Most AI pilots live in isolation. They’re designed to prove that technology works, not that it can operate inside real business systems. Without clear ownership, integration, and measurable outcomes, the pilot becomes a one-time success that never connects to the broader organization.

What’s the difference between an AI pilot and full AI implementation?

A pilot is a controlled test that shows potential. Implementation is the process of making that potential part of daily work. Pilots focus on accuracy or novelty. Implementation focuses on consistency, governance, and measurable value at scale.

Why do companies get stuck in the pilot phase?

They treat AI as a side project instead of part of the operating model.
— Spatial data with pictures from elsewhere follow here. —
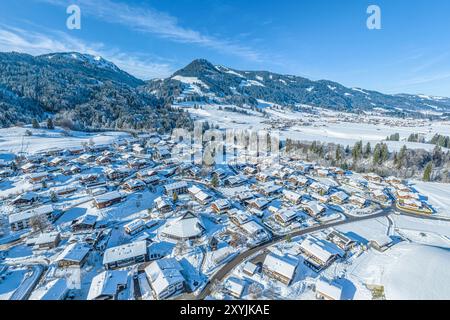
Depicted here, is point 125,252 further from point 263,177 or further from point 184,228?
point 263,177

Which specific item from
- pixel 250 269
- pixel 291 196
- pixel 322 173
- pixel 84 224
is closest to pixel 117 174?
pixel 84 224

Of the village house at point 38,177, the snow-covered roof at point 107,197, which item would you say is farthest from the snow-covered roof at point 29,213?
the village house at point 38,177

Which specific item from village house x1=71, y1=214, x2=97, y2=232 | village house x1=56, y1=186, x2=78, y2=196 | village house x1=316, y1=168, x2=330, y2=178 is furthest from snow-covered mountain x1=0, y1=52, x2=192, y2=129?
village house x1=316, y1=168, x2=330, y2=178

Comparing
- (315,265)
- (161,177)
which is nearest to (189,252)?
(315,265)

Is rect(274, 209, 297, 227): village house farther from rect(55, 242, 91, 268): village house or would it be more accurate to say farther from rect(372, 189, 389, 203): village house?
rect(55, 242, 91, 268): village house

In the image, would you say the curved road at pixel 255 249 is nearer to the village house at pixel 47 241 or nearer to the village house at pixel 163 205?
the village house at pixel 163 205

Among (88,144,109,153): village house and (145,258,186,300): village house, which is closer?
(145,258,186,300): village house
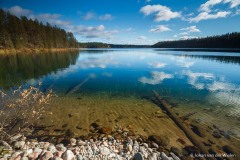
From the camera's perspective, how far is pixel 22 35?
79750 millimetres

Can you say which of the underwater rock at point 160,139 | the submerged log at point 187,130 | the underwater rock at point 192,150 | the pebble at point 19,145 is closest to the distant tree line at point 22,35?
the pebble at point 19,145

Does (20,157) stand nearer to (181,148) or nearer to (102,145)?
(102,145)

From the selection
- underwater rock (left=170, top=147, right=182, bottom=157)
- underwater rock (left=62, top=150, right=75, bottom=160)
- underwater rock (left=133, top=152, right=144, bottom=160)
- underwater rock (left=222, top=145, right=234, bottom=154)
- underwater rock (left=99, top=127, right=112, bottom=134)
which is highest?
underwater rock (left=62, top=150, right=75, bottom=160)

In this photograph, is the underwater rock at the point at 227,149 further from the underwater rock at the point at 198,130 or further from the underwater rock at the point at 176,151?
the underwater rock at the point at 176,151

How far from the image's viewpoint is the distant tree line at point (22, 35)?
71.9 m

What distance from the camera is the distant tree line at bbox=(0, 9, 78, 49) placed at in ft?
236

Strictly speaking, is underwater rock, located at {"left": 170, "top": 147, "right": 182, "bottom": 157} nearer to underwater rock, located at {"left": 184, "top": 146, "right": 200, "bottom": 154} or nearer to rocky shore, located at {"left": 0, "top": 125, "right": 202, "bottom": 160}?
rocky shore, located at {"left": 0, "top": 125, "right": 202, "bottom": 160}

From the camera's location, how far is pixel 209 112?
43.4 feet

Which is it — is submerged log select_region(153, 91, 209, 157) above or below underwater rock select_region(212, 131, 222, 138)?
above

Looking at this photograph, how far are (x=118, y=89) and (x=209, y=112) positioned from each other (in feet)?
36.4

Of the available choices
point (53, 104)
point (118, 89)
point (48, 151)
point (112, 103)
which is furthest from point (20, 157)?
point (118, 89)

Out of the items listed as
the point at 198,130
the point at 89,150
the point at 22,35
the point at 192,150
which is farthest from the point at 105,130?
the point at 22,35

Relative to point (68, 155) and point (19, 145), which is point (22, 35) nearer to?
point (19, 145)

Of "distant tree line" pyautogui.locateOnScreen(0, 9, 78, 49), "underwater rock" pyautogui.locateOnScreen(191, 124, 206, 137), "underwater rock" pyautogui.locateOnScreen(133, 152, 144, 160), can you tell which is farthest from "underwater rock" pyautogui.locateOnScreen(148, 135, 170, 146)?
"distant tree line" pyautogui.locateOnScreen(0, 9, 78, 49)
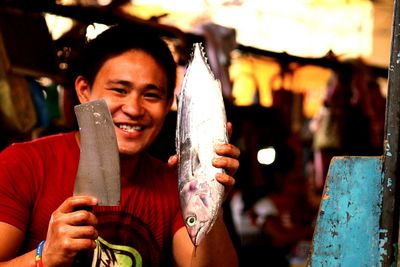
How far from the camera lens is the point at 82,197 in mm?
1825

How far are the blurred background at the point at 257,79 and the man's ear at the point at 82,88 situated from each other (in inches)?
16.5

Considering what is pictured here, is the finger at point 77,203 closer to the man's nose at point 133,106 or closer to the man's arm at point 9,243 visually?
the man's arm at point 9,243

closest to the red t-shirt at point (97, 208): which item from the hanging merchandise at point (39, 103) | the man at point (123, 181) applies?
the man at point (123, 181)

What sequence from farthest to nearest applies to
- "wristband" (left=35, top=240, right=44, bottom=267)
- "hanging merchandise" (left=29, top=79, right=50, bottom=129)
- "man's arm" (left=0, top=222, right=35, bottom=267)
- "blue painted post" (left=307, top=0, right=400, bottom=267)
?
"hanging merchandise" (left=29, top=79, right=50, bottom=129) < "man's arm" (left=0, top=222, right=35, bottom=267) < "wristband" (left=35, top=240, right=44, bottom=267) < "blue painted post" (left=307, top=0, right=400, bottom=267)

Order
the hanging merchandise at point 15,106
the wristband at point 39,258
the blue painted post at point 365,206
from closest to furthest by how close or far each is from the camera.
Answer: the blue painted post at point 365,206 → the wristband at point 39,258 → the hanging merchandise at point 15,106

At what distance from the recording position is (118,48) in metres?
2.39

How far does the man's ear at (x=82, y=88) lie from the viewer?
246cm

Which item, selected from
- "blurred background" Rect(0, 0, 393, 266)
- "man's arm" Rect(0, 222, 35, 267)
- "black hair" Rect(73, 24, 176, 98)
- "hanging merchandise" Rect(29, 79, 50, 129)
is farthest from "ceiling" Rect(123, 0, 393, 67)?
"man's arm" Rect(0, 222, 35, 267)

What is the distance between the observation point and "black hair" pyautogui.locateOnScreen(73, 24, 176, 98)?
239 cm

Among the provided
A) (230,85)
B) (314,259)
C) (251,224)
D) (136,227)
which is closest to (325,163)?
(251,224)

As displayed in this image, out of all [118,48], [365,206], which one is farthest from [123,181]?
[365,206]

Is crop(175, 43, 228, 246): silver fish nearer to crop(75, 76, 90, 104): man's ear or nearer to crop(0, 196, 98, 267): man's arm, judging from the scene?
crop(0, 196, 98, 267): man's arm

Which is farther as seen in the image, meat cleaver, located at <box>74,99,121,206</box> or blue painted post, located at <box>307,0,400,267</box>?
meat cleaver, located at <box>74,99,121,206</box>

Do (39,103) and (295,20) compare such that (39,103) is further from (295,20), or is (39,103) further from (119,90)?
(295,20)
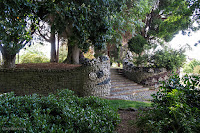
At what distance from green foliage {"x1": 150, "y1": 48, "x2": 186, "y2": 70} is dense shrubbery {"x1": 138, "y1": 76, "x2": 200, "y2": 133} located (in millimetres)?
7311

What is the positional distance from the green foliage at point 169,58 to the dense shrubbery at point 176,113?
7311mm

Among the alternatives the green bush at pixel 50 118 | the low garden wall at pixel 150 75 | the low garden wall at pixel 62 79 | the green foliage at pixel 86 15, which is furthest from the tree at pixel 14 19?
the low garden wall at pixel 150 75

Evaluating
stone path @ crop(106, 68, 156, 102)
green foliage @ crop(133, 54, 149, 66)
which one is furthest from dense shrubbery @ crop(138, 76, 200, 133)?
green foliage @ crop(133, 54, 149, 66)

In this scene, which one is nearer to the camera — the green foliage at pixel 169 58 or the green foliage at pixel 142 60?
the green foliage at pixel 169 58

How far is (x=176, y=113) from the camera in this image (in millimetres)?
2125

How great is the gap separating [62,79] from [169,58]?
698 cm

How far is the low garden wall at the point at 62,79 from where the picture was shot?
21.3 feet

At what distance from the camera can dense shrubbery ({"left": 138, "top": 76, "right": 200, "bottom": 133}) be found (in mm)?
2010

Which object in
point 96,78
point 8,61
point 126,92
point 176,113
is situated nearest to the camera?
point 176,113

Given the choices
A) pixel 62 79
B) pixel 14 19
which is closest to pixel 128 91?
pixel 62 79

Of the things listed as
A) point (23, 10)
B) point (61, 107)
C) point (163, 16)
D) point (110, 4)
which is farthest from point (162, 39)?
point (61, 107)

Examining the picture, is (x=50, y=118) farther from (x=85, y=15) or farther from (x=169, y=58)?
(x=169, y=58)

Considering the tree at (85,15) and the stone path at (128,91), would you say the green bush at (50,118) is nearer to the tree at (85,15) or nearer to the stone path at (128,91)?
the tree at (85,15)

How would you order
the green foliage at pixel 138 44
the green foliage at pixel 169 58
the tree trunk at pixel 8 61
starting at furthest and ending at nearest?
the green foliage at pixel 138 44 → the green foliage at pixel 169 58 → the tree trunk at pixel 8 61
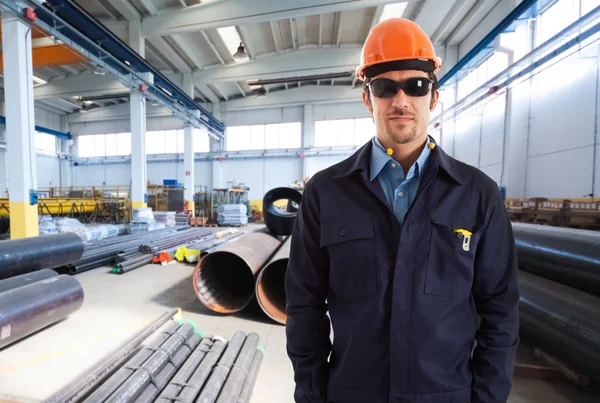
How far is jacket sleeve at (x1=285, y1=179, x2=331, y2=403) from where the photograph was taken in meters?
1.06

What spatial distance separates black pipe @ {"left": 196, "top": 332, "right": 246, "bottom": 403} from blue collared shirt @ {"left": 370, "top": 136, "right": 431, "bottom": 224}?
1825mm

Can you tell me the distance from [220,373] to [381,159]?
2.05m

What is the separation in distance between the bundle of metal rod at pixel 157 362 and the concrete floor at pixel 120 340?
1.69 feet

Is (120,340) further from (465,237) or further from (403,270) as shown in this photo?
(465,237)

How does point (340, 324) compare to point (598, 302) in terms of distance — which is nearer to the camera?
point (340, 324)

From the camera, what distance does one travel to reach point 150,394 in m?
1.87

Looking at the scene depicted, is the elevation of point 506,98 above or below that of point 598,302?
above

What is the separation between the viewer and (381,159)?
1.08 m

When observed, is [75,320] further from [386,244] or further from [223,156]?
[223,156]

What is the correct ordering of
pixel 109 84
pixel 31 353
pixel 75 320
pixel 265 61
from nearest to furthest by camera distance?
pixel 31 353, pixel 75 320, pixel 265 61, pixel 109 84

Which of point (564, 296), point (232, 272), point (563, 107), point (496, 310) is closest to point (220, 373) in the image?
point (496, 310)

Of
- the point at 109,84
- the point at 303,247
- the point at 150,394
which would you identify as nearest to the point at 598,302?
the point at 303,247

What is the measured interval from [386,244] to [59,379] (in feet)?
9.71

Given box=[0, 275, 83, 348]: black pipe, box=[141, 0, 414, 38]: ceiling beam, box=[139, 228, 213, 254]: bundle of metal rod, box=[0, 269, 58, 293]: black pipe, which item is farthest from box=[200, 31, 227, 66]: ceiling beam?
box=[0, 275, 83, 348]: black pipe
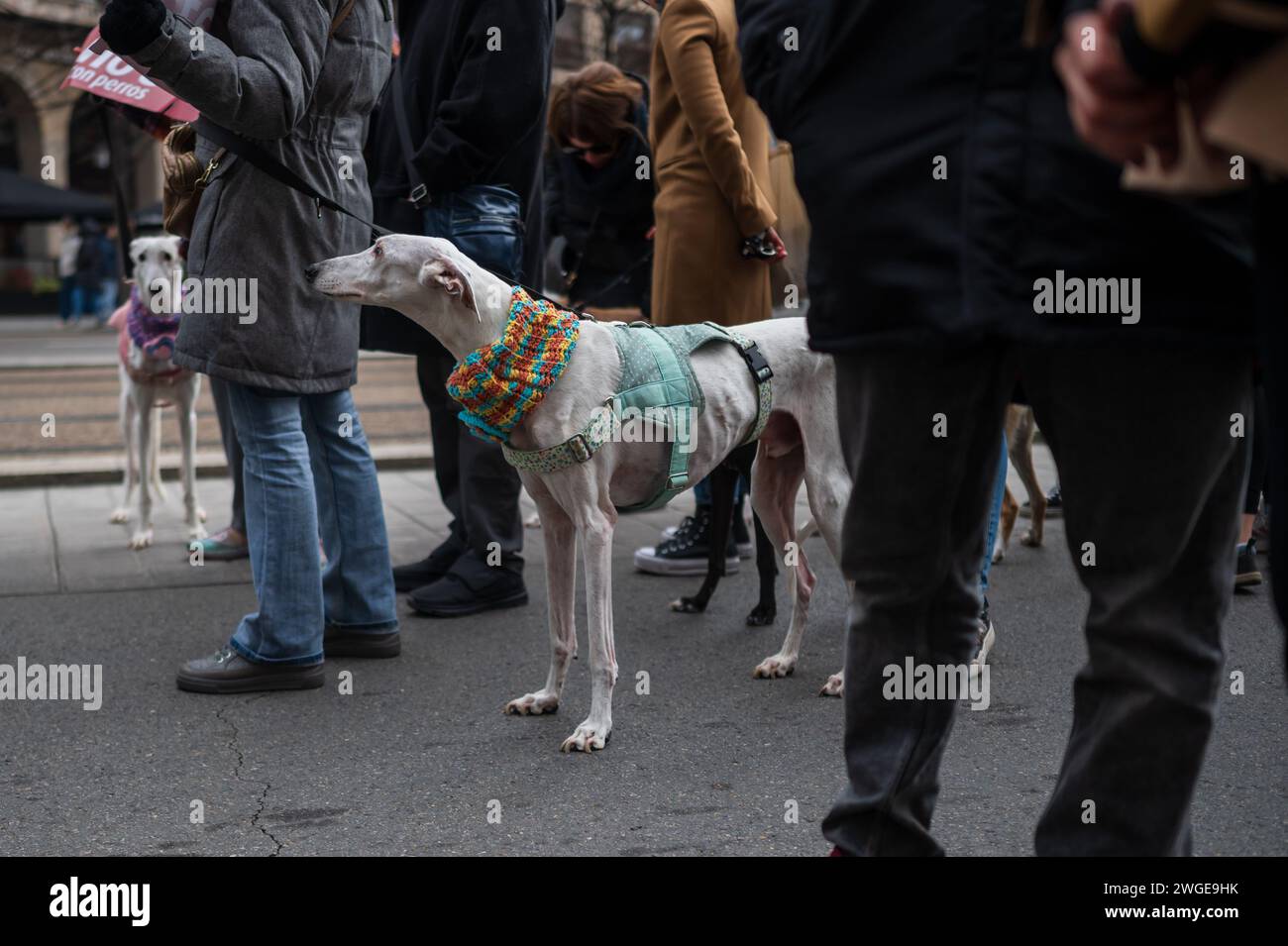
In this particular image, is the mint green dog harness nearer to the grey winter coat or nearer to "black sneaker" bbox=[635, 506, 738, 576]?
the grey winter coat

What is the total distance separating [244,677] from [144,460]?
273cm

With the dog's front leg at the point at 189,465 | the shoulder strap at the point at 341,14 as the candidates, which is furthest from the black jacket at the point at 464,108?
the dog's front leg at the point at 189,465

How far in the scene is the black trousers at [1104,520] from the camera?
6.34 ft

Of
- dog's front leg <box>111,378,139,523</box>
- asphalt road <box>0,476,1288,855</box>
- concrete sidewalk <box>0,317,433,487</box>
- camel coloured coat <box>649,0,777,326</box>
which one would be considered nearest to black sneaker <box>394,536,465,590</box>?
asphalt road <box>0,476,1288,855</box>

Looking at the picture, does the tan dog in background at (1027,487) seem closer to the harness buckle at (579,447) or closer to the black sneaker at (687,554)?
the black sneaker at (687,554)

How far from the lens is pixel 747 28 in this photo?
2.29 metres

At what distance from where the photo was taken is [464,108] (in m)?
4.78

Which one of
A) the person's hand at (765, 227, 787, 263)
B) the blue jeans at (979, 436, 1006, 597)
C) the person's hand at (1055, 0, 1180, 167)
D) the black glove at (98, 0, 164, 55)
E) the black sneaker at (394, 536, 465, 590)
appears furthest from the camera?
the black sneaker at (394, 536, 465, 590)

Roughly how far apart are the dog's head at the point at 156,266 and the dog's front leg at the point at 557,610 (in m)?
3.22

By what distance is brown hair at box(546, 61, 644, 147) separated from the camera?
242 inches

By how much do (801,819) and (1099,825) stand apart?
1.27 metres

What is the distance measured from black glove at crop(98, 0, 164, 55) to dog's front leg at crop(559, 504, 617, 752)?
1658mm
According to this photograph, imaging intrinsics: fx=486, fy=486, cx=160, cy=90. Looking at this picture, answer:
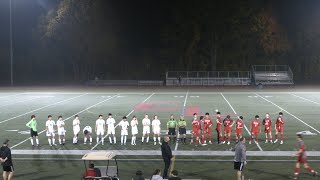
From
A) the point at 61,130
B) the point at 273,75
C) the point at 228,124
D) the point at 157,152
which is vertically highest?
the point at 273,75

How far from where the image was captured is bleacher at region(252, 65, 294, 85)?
225 ft

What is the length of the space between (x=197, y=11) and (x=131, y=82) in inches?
594

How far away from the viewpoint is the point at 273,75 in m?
70.3

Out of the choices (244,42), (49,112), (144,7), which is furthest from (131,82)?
(49,112)

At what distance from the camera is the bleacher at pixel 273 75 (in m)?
68.5

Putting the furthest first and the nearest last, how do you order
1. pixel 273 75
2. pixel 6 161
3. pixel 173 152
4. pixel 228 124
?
1. pixel 273 75
2. pixel 228 124
3. pixel 173 152
4. pixel 6 161

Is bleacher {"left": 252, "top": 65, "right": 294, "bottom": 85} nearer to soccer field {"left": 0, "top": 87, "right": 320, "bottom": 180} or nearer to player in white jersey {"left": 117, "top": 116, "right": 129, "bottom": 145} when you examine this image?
soccer field {"left": 0, "top": 87, "right": 320, "bottom": 180}

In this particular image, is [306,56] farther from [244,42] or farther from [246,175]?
[246,175]

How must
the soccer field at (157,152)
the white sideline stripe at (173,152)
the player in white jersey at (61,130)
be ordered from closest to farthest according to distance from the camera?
the soccer field at (157,152), the white sideline stripe at (173,152), the player in white jersey at (61,130)

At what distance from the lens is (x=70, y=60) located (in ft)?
257

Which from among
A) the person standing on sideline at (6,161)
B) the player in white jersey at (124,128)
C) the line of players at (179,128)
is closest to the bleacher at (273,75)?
the line of players at (179,128)

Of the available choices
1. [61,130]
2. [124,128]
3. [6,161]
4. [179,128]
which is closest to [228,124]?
[179,128]

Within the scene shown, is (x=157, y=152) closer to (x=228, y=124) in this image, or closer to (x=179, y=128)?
(x=179, y=128)

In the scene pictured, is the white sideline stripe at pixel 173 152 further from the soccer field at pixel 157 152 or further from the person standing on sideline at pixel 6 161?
the person standing on sideline at pixel 6 161
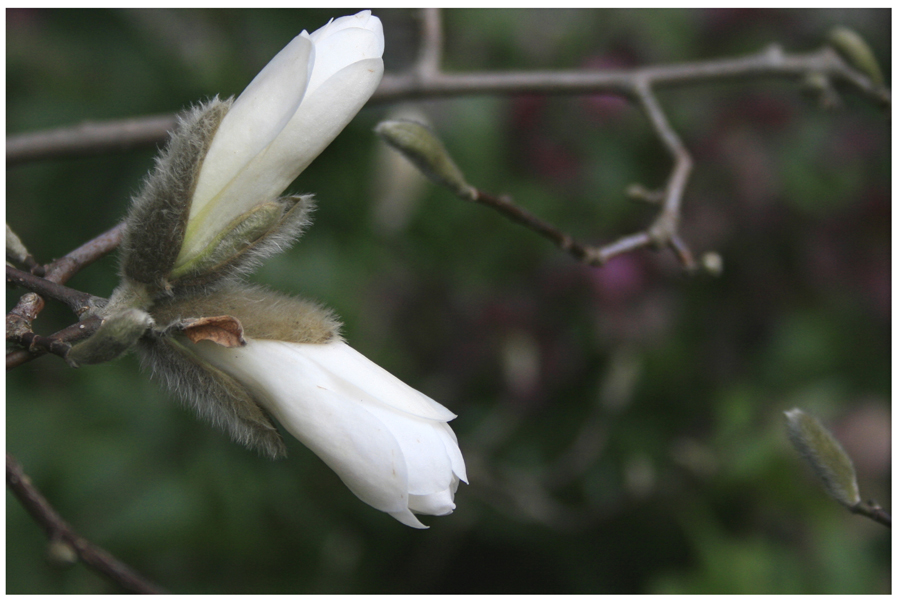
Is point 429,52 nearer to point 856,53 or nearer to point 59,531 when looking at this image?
point 856,53

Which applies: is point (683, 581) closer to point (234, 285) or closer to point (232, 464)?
point (232, 464)

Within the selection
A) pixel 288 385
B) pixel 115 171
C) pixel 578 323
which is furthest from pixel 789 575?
pixel 115 171

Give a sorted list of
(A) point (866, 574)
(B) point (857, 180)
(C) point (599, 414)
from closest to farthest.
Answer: (A) point (866, 574)
(C) point (599, 414)
(B) point (857, 180)

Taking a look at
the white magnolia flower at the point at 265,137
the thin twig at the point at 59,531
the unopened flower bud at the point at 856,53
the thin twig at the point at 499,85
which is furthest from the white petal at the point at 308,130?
the unopened flower bud at the point at 856,53

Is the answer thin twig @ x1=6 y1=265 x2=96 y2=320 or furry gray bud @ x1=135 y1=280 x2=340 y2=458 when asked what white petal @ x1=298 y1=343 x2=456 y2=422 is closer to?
furry gray bud @ x1=135 y1=280 x2=340 y2=458

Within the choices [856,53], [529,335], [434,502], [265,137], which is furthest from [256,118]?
[529,335]

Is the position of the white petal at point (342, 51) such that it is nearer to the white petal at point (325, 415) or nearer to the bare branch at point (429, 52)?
the white petal at point (325, 415)
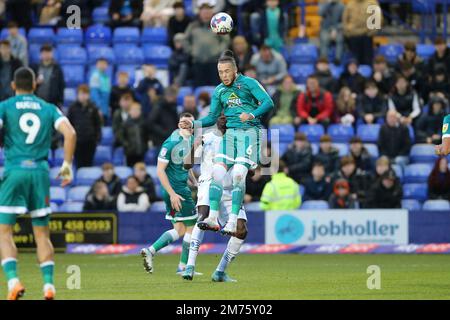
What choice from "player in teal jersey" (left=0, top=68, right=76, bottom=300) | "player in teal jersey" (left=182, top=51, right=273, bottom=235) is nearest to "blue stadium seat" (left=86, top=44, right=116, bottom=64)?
"player in teal jersey" (left=182, top=51, right=273, bottom=235)

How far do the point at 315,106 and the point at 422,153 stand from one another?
257 cm

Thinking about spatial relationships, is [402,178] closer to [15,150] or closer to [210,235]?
[210,235]

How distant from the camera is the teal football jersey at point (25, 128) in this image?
1238 centimetres

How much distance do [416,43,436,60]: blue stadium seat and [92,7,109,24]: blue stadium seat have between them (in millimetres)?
7822

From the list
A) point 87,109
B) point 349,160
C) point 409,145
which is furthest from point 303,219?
point 87,109

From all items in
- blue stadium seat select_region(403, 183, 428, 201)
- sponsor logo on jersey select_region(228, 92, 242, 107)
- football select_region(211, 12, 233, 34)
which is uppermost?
football select_region(211, 12, 233, 34)

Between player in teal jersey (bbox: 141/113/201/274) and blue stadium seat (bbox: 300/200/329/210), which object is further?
Result: blue stadium seat (bbox: 300/200/329/210)

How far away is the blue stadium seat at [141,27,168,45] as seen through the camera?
29.7m

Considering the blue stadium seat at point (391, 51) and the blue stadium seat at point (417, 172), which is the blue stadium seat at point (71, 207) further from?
the blue stadium seat at point (391, 51)

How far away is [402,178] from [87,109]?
7000 millimetres

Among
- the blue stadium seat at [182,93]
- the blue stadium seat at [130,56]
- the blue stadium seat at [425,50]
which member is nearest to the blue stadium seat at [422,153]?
the blue stadium seat at [425,50]

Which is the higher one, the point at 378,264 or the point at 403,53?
the point at 403,53

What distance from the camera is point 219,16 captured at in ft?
56.8

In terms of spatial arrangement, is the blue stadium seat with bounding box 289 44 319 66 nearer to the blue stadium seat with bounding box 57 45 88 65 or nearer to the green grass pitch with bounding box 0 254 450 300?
the blue stadium seat with bounding box 57 45 88 65
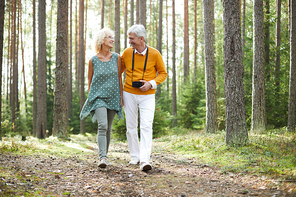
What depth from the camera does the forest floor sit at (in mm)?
3084

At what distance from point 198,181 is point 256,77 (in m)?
6.76

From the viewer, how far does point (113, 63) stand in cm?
457

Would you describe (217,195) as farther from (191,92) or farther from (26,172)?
(191,92)

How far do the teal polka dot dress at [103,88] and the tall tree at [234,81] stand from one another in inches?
113

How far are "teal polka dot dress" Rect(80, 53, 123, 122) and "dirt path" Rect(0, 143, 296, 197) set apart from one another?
1027mm

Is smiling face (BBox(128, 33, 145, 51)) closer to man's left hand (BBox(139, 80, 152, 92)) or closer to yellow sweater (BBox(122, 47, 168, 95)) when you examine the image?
yellow sweater (BBox(122, 47, 168, 95))

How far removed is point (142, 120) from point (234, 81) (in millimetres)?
2691

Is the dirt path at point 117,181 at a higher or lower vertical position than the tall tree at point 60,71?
lower

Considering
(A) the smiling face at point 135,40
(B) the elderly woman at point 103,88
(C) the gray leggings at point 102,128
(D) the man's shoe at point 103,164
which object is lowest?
(D) the man's shoe at point 103,164

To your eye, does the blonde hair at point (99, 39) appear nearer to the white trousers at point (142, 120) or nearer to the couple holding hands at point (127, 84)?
the couple holding hands at point (127, 84)

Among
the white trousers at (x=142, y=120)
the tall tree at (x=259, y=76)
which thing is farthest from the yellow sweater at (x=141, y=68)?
the tall tree at (x=259, y=76)

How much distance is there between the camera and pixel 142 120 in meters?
4.46

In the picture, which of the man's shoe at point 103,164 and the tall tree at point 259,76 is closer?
the man's shoe at point 103,164

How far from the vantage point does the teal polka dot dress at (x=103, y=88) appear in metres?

The innovation team runs the experiment, then hands it off to business or IT with no roadmap for scale. Without data alignment, process redesign, and executive sponsorship, pilots lose momentum.

What steps help move AI from pilot to practice?

  • Align the project with a real business goal

  • Define success metrics before launch

  • Integrate data and systems early

  • Assign ownership across departments

  • Build a repeatable governance framework
    These steps help teams move from experimentation to sustained results.

Who should own AI implementation once a pilot succeeds?

Ownership should be shared. Technology teams maintain systems, business teams define value, and leadership ensures accountability. When all three are connected, AI becomes part of the organization’s rhythm rather than a one-off experiment.

What’s the key takeaway for leaders?

Scaling AI is not about building more pilots. It’s about creating the structure for pilots to turn into real, repeatable outcomes. Success depends on clarity of ownership, data integration, and a shared understanding of what value looks like across the enterprise.